DOCUMENT EXTRACT:
* * * * * * *

Ren enters. Lots of weird creatures are seated at various tables.
Ren: Bumpkinism, pure bumpkini-
He pauses as he sees the backside of a beautiful woman at the bar. She turns around and actually has two large black and red eyes, and this weird sucker mouth. She and Ren go to each other, and start to kiss, but the creature has such a large mouth it sucks Ren's skeleton right out of his body. Ren collapses into a puddle on the floor.
Ren: (Watery) Oh, baby! What a woman!

A sign appears that says "One year later"...
Ren is sitting near a fire in a chair with a fez and a pipe, the thing from the bar is in a rocking chair nearby knitting something. Ren has several small ameoba like creatures on his body. One pulls it's mouth off him and says "Daddy, tell us how you and mommy met!"
Ren: Well, junior, it all started about a year ago when my pal Stim.... STIMPY!!!!!
Ren jumps up and runs off.
Brainchild: You should be approaching the pharynx, Ren.
Ren climbs up and enters Stimpy's nose.
Ren: Light! I can see light!

* * * * * * *

EXTRACTED INFORMATION:

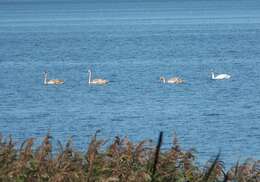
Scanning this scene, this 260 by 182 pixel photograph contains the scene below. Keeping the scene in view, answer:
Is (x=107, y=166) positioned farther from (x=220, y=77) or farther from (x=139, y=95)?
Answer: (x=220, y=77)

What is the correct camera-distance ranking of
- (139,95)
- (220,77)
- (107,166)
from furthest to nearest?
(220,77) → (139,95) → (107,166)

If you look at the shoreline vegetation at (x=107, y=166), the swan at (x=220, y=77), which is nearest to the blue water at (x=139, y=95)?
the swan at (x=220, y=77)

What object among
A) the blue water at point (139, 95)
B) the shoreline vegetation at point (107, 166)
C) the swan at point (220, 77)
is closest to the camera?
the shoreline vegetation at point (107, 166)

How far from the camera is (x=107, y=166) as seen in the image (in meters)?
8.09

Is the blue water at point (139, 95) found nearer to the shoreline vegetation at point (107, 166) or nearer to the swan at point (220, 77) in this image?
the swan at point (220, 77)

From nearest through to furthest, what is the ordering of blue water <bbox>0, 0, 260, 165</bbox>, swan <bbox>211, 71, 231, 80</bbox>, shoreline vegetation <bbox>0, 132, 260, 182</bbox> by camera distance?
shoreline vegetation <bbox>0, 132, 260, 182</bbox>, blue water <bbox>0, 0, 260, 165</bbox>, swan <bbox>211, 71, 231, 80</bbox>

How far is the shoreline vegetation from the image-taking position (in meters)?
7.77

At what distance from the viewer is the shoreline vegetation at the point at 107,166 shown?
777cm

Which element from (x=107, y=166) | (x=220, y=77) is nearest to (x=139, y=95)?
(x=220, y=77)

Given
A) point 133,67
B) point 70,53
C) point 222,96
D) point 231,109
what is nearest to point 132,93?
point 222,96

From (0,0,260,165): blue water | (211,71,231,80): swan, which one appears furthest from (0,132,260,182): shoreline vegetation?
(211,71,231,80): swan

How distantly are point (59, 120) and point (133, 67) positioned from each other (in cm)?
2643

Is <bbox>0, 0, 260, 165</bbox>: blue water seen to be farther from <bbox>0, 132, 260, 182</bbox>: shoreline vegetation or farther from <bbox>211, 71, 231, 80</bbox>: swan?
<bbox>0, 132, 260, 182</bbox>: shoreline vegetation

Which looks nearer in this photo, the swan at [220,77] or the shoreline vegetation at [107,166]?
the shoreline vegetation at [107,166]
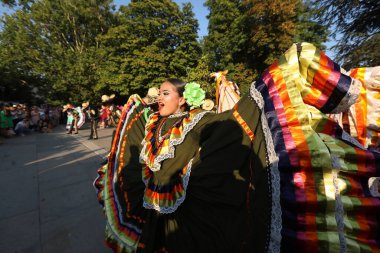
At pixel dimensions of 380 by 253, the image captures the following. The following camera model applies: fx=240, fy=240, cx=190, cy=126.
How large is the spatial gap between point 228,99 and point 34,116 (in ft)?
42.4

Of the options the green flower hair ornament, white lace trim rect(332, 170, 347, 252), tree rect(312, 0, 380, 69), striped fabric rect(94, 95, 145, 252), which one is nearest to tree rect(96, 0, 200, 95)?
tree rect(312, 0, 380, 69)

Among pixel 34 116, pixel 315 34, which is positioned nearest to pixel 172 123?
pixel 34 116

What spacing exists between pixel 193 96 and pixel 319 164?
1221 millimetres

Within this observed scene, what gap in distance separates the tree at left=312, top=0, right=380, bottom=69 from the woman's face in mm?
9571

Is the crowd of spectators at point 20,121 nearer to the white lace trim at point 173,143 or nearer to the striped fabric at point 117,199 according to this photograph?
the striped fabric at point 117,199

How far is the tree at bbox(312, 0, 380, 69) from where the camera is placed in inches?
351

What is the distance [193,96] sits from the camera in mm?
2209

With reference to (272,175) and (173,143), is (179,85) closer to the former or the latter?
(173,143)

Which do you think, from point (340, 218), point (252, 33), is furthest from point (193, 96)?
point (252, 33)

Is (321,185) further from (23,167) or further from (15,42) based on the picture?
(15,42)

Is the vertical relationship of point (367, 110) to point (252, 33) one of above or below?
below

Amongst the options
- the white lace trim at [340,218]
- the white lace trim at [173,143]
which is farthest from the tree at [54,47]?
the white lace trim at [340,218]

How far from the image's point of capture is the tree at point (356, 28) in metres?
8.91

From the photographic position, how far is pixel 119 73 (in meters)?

* * * * * * *

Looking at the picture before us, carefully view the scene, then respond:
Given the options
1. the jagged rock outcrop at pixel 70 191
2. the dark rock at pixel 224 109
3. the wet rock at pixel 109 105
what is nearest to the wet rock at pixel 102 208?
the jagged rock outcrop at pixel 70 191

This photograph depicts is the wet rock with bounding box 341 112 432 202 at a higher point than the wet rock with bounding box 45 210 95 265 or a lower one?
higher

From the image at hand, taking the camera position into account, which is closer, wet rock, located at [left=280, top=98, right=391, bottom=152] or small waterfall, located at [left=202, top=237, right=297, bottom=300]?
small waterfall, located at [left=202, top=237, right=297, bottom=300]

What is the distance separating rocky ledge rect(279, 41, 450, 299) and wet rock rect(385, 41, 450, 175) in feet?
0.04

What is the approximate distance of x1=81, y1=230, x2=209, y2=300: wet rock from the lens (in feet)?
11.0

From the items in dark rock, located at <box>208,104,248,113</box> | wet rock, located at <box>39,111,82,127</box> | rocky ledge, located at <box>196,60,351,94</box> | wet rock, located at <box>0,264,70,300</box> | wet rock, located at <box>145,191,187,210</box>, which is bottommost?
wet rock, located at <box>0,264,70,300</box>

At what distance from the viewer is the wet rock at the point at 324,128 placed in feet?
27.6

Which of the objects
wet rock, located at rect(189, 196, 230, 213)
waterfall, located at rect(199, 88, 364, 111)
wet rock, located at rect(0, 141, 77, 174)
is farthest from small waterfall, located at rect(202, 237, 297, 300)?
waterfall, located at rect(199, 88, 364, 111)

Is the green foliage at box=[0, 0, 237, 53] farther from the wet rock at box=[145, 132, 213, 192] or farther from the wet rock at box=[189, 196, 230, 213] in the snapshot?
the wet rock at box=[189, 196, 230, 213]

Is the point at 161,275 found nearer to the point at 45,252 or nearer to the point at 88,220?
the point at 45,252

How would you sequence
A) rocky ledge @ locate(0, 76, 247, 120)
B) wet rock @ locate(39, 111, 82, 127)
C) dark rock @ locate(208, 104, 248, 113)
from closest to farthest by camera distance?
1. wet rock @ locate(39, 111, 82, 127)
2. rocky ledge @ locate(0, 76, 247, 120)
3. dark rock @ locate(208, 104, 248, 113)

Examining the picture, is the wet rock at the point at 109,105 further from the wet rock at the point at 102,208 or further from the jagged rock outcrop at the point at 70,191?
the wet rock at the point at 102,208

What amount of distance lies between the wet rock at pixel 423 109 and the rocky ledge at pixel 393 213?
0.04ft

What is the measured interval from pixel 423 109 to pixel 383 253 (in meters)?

* * * * * * *

REQUIRED TASK 1: Decide whether each statement below agrees with the Ren script excerpt, answering yes or no and quoting the deciding words of the script: (a) The creature at the bar sucks Ren's skeleton out of his body. (b) In the "One year later" scene, Ren sits in a rocking chair. (c) Ren climbs up and goes into Stimpy's nose.
REQUIRED TASK 2: Write the next few lines of the Ren script excerpt, starting right after Ren's last line.

FINAL RESULT 1:
(a) Yes: "it sucks Ren's skeleton right out of his body"
(b) No: "the thing from the bar is in a rocking chair nearby knitting something"
(c) Yes: "Ren climbs up and enters Stimpy's nose."

FINAL RESULT 2:
We see Stimpy's nostrils in the distance, Brainchild is seen through one of them with a megaphone.
Brainchild: YES! You're in the sinus cavity! Be on the lookout for sudden floods of... backwash!!!
Ren: Backwash?
Suddenly Stimpy snorts and a huge wave appears next to Ren and crashes down on him. He struggles around until one of Stimpy's boogers shouts "Here man, grab my goblin!" Ren grabs and hagns on for dear life. The booger shouts "Hey man, take it easy!"
Stimpy starts picking his nose and Ren gets stuck on his finger. Stimpy opens his mouth and looks like he about to eat Ren but shoves Ren into his ear instead. Ren picks himself up and sees a sign that says "Stimpy's Brain <==".
Ren: Ah, the passage to Stimpy's brain!
Ren runs through the tunnel, but there's a gust of wind and a swarm of bats. He gets to Stimpy's brain.
Ren: I can see the problem! Stimpy's ignorant gland has a stranglehold on his brain!
We see a large pink oafish organ holding onto Stimpy's brain and punching it while laughing stupidly.
Ren: Hey, you big dope! Let go of that little dope!
Stimpy's ignorant gland drops Stimpy's brain and turns to Ren.
Ren: Why don't you pick on someone your own size!
Stimpy's ignorant gland wasn't small, it was just far away. It steps up to Ren and is like 5 times his size. It grabs him and starts beating the crap out of him.
Brainchild: Congratulations, Ren, your mission is a success. Stimpy's brain activity is resuming.
Suddenly an alarm goes off and Braichild pulls out a watch and says "Uh oh..."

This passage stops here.